--- TRABALHO A REALIZAR ---
Indique todos os tipos de diplomas aprovados no combate à Covid-19 cuja vigência o Conselho de Ministros decidiu terminar, segundo o texto sobre o fim da situação de alerta.

O Governo decidiu não renovar a situação de alerta em Portugal Continental devido à pandemia de Covid-19, 30 meses depois: a situação de alerta devido à covid-19 foi decretada pela primeira vez a 13 de março de 2020. A situação de alerta, o nível mais baixo de resposta a situações de catástrofes da Lei de Bases da Proteção Civil, estava em vigor ininterruptamente desde fevereiro, depois de Portugal ter passado, desde março de 2020, por situações de calamidade, catástrofe e estado de emergência.
Na reunião de Conselho de Ministros foi também decidido terminar a vigência de diversas leis, decretos-leis e resoluções aprovadas no âmbito do combate à Covid-19.
“A situação de pandemia permite-nos tomar com toda a segurança a decisão de não renovar a situação de alerta no território continental”, disse o ministro da Saúde, na conferência de imprensa após o conselho de ministros.
Manuel Pizarro justificou a decisão com “o elevado nível de vacinação da população portuguesa, da proteção conferida pela vacina, da menor agressividade das estirpes do (coronavírus) SARS-CoV-2 que estão neste momento em circulação, incidência da doença e sobretudo o impacto na saúde das pessoas e no funcionamento do sistema de saúde”, que se tem “mantido estável e controlado”.
O ministro sublinhou que “a reversão da situação de alerta não significa porém que a pandemia da Covid-19 está ultrapassada”. “Temos de continuar a vigiar a evolução da doença e conferir prioridade à vacinação, em especial das pessoas que estão em maior risco”, afirmou.
Segundo o governante, no âmbito do programa de vacinação que está em curso contra a Covid-19 e gripe foram vacinadas mais de 450 mil pessoas desde o inicio de setembro até hoje.
Num contexto de regresso progressivo à normalidade, o ministro apelou para que se mantenham os cuidados de higiene respiratória e que as pessoas infetadas com covid-19 ou em contacto com um doente devem usar máscara e manter distanciamento, além de continuar a ser obrigatório o uso de máscaras nos hospitais e lares de idosos.
“Já não há uma boa justificação para o estado de alerta, as medidas que hoje mantemos são medidas no quadro de funcionamento normal do sistema de saúde e de saúde pública, de vigilância e monitorização de casos”, disse.
O ministro salientou ainda que o Governo vai continuar a vigiar a situação da pandemia e, caso a situação se agrava, “pode tomar medidas mais intensas”.
O Instituto Ricardo Jorge estima que, desde 2 de março de 2020, quando foram notificados os primeiros casos, até 23 de setembro, Portugal tenha registado um total de 5.483.226 infeções pelo vírus que provoca a covid-19.

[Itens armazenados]
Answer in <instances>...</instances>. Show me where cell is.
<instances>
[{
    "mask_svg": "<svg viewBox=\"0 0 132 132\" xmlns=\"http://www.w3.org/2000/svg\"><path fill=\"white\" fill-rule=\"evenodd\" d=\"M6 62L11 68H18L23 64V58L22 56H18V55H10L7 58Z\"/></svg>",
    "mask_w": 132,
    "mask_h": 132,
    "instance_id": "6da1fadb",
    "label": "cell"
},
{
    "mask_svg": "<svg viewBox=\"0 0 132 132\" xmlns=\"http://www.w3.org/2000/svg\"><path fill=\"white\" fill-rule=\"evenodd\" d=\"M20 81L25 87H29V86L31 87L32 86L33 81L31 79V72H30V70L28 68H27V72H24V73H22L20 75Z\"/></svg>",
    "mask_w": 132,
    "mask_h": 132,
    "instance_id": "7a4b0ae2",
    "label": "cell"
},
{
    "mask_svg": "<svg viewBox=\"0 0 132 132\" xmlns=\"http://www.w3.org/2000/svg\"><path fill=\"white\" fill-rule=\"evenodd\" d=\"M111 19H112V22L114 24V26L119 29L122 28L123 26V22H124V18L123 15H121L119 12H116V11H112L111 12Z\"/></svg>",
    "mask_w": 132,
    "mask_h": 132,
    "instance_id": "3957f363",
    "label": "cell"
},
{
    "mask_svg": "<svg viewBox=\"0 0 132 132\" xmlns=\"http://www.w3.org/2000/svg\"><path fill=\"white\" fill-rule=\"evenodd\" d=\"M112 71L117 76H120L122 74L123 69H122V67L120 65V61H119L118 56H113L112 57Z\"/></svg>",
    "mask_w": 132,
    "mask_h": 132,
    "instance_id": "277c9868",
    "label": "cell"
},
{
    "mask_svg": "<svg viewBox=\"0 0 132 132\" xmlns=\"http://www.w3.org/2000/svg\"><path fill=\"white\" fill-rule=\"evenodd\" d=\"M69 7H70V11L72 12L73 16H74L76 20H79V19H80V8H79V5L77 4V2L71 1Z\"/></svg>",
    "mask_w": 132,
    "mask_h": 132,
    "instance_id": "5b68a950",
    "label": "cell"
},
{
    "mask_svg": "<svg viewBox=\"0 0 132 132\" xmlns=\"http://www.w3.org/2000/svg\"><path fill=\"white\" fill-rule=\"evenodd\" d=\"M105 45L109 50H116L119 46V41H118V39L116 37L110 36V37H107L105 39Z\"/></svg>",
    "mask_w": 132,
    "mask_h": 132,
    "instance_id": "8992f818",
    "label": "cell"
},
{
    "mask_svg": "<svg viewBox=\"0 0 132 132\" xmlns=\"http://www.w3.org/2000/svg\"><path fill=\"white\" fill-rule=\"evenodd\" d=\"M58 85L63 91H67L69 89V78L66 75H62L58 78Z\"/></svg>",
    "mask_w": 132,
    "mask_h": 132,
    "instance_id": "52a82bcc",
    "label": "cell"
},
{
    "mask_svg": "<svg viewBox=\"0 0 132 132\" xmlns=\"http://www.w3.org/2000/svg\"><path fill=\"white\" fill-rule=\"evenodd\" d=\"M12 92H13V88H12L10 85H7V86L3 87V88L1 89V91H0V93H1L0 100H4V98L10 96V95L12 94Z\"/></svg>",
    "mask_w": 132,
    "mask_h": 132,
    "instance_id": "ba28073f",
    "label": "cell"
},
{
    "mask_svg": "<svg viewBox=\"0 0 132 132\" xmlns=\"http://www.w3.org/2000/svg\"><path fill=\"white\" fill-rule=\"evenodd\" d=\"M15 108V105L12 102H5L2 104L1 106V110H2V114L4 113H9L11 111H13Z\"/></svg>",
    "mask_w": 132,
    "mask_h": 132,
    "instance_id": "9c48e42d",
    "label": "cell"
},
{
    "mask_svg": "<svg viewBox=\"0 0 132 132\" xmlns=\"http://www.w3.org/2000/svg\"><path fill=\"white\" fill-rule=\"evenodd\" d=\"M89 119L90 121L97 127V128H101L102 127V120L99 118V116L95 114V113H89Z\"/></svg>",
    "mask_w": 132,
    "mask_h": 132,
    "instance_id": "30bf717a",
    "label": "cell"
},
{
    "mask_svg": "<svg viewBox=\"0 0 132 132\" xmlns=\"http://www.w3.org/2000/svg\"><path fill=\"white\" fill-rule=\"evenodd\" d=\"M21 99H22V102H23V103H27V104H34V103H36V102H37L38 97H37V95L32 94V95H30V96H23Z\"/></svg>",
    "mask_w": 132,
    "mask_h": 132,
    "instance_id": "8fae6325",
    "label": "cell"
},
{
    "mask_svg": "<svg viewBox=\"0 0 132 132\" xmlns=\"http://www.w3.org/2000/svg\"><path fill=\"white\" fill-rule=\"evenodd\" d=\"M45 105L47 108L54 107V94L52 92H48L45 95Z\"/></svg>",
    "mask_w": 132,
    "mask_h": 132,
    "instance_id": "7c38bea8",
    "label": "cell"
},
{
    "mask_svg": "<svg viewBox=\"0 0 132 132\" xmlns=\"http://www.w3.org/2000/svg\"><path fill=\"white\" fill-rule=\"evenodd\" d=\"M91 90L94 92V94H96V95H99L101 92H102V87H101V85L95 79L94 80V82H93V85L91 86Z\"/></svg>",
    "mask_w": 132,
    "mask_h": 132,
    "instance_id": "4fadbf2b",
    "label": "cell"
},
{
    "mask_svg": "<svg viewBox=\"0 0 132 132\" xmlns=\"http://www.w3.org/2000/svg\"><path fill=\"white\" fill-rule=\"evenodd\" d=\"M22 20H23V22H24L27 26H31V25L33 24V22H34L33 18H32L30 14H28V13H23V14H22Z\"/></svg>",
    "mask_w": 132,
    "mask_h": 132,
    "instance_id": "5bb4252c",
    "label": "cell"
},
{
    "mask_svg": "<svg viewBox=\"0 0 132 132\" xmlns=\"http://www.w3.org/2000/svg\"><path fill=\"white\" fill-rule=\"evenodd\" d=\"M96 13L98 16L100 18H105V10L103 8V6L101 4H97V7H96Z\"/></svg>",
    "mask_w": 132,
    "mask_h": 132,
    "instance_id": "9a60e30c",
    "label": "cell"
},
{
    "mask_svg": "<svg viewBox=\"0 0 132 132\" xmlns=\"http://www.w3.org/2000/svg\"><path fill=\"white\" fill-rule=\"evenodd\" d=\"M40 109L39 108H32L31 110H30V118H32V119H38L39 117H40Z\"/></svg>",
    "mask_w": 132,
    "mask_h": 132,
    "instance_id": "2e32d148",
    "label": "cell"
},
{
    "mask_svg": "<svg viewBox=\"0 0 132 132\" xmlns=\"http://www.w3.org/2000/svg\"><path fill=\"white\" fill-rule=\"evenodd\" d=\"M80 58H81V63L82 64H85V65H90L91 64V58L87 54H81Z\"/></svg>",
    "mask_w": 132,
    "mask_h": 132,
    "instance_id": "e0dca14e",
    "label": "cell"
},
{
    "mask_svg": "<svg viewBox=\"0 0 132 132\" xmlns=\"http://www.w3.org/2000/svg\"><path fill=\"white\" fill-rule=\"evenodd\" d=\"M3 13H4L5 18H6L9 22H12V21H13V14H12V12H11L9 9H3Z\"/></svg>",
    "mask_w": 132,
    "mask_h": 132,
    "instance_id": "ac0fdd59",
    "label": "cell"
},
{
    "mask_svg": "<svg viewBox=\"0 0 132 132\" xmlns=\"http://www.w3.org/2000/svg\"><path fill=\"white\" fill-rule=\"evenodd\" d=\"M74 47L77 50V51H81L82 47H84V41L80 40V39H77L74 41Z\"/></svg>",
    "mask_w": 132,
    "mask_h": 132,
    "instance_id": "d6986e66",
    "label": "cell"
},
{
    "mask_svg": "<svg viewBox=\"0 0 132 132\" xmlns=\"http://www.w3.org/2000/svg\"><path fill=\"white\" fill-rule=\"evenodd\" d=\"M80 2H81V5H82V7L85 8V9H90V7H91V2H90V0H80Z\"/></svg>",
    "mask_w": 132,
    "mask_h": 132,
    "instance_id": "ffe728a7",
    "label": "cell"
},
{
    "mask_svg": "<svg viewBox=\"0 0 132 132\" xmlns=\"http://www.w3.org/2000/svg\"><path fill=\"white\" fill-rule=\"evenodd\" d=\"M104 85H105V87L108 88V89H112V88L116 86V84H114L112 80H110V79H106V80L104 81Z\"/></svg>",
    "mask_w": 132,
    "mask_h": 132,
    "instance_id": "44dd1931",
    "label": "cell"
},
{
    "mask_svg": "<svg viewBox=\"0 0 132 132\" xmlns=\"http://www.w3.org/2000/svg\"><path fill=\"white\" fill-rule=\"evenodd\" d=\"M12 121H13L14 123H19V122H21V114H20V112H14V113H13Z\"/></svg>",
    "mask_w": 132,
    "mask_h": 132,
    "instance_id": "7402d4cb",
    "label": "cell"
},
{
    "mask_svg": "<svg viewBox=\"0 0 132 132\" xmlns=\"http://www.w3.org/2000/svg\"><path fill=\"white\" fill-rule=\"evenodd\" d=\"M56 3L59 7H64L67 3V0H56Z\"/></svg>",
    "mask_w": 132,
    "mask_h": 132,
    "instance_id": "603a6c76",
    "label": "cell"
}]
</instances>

--- RESOLUÇÃO DO PROBLEMA ---
Leis, decretos-leis e resoluções.